Ideas

He Is Risen, so I Am Shriven

Recovering the meaning of Shrove Tuesday—and filling up on pancakes.

Christianity Today February 17, 2015
Rudy Eng / Flickr

Can eating pancakes enrich Christian piety? As a part of the traditional celebration of Shrove Tuesday, I believe flapjacks can build our faith.

Shrove Tuesday is essentially the British take on Mardi Gras or Carnival. But instead of flamboyant parties filled with riotous excess, the understated British gather calmly in their homes on the day before Lent to fill themselves with pancakes.

Why pancakes? In medieval Europe, Christians often gave up eating rich foods like meat, eggs, and milk for the 40-day period of penance, prayer, and preparation leading to Easter. The practice and duration of the ritual corresponded to Christ’s 40 days of fasting in the desert.

During Lent, perishable goods would spoil, so pancakes—traditionally just eggs and milk mixed with flour—were the ideal meal for consuming Lenten no-no foods.

But Shrove Tuesday wasn’t just about cleaning out the kitchen. It was also about cleaning out the heart. Shrove is the past tense of shrive, which means to confess sins and to have sins absolved.

Priests would ring shriving bells to call pancake-laden parishioners to church to confess their sins—perhaps starting with their gluttony!

During the Reformation, many Protestants, especially my English Puritan ancestors, dismissed Lent and Shrove Tuesday as superstitious Catholic observances aimed at earning God’s favor through human works. Thus, strict Lenten observance declined among English-speaking people.

But the palate proved mightier than the Puritans. Most Britons didn’t want to give up pancakes—even if, without an austere Lent, there wasn’t any real reason to use up all the eggs and milk. Eating pancakes was reason enough for a party. To this day, people all over Britain and in scattered Anglophone countries eat pancakes on Shrove Tuesday.

But with the underlying religious motivation largely gone, the occasion is now more commonly known as Pancake Tuesday. And what a pity. Without the “Shrove” in Shrove Tuesday, it’s just another Tuesday, but with more calories.

I now live in England, and the last two years I’ve been asked to give talks on the “real meaning of Shrove Tuesday” to students at Cambridge University.

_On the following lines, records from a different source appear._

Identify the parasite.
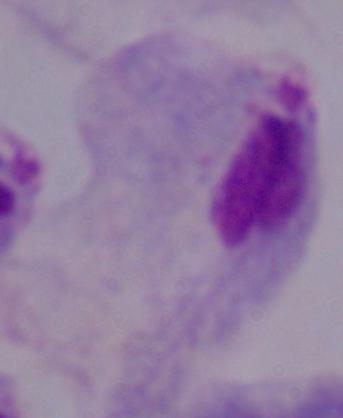

This is a trichomonad.

Captured at 1000x magnification. Photomicrograph.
Assess the morphology of the erythrocytes.
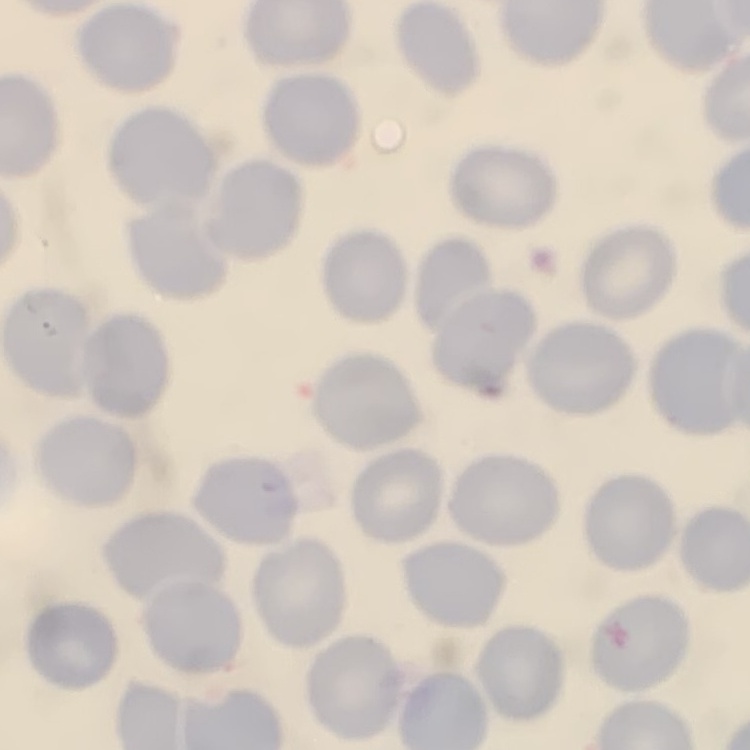

They show no rouleaux formation.

stain = Field's or Giemsa
preparation = thin blood smear
image type = square crop of a larger photomicrograph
State the blood parasite species.
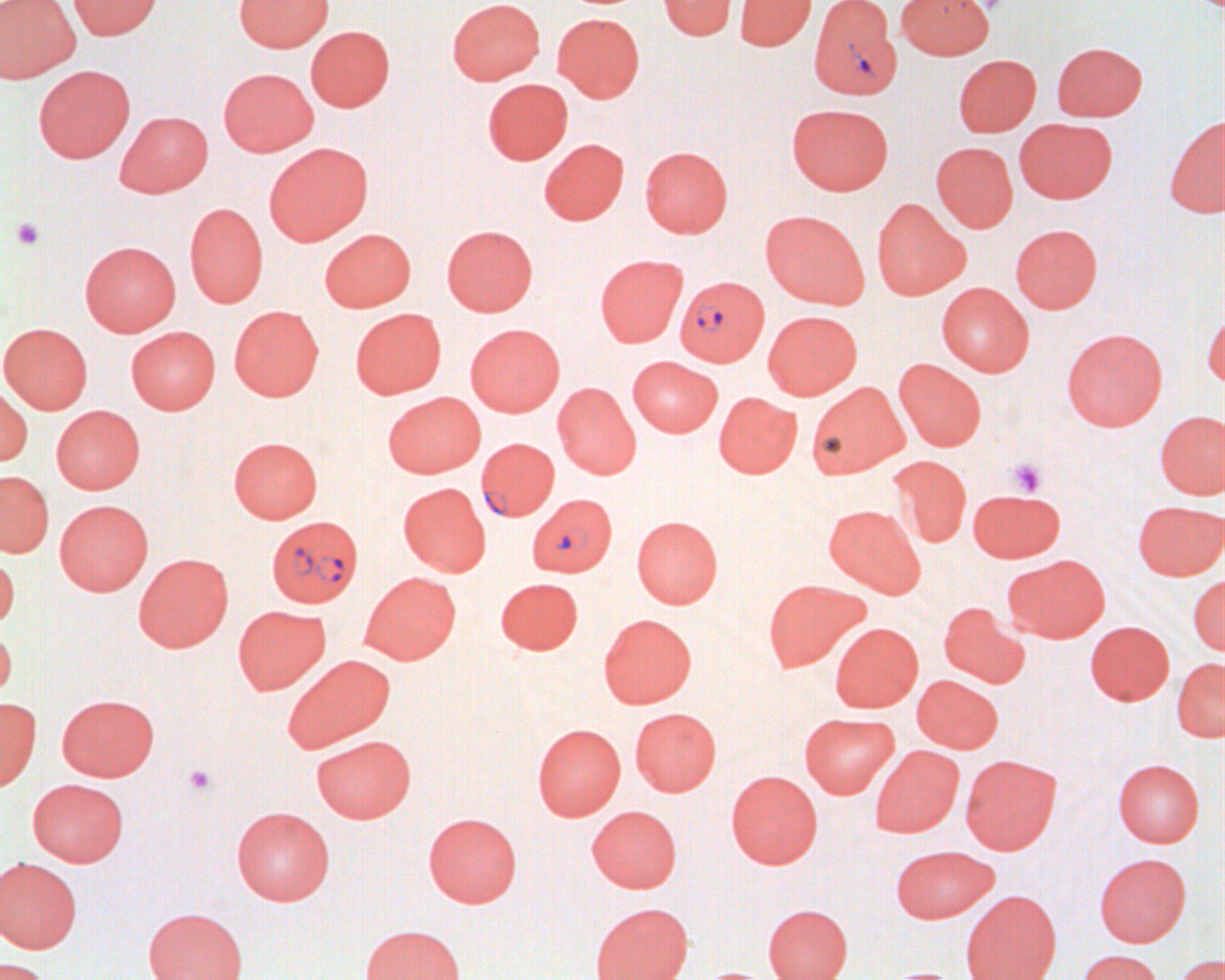

Plasmodium falciparum.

Holding Shrove Tuesday pancake feasts is as a low-key—though definitely not low-carb—opportunity to offer simple hospitality and share something of the Christian message with friends and neighbors. Call it flapjack evangelism, if you will.

Of course, I feel a bit silly as an American reminding native Brits of the meaning of their holiday. But, for me, the situation is similar to American Thanksgiving.

Reducing Shrove Tuesday to Pancake Tuesday is like calling Thanksgiving “Turkey Day.” Pancakes and turkey are delicious—though probably not together—but eating them loses spiritual and cultural meaning without the shriving and the thanksgiving.

Just as American Christians are fond of hearkening back to the original godly purpose of the “First Thanksgiving,” so too we can recover the Christian underpinnings of Shrove Tuesday—as part of the Lenten preparation for Easter.

Lent is to Easter what Advent is to Christmas. Lent gets us in the “Easter spirit,” and helps us appreciate that Easter is theologically more significant than Christmas—even if contemporary Western culture gets it backward.

Christians don’t worship a baby who stayed in a manger. We worship a Savior who died for us and rose again that we might, through him, have victory over sin and death. He is risen, so we can be shriven. The season of Lent focuses our hearts and minds on this wonderful truth.

And it all begins with pancakes. The quaint and seemingly anachronistic feast of Shrove Tuesday helps us transition from the everyday world to a time of preparation for the most important day in the Christian calendar—and the most important day in human history.

This article has been edited since its original publication.

Judd Birdsall is a PhD candidate at Cambridge and an editorial fellow with The Review on Faith & International Affairs in Washington, D.C.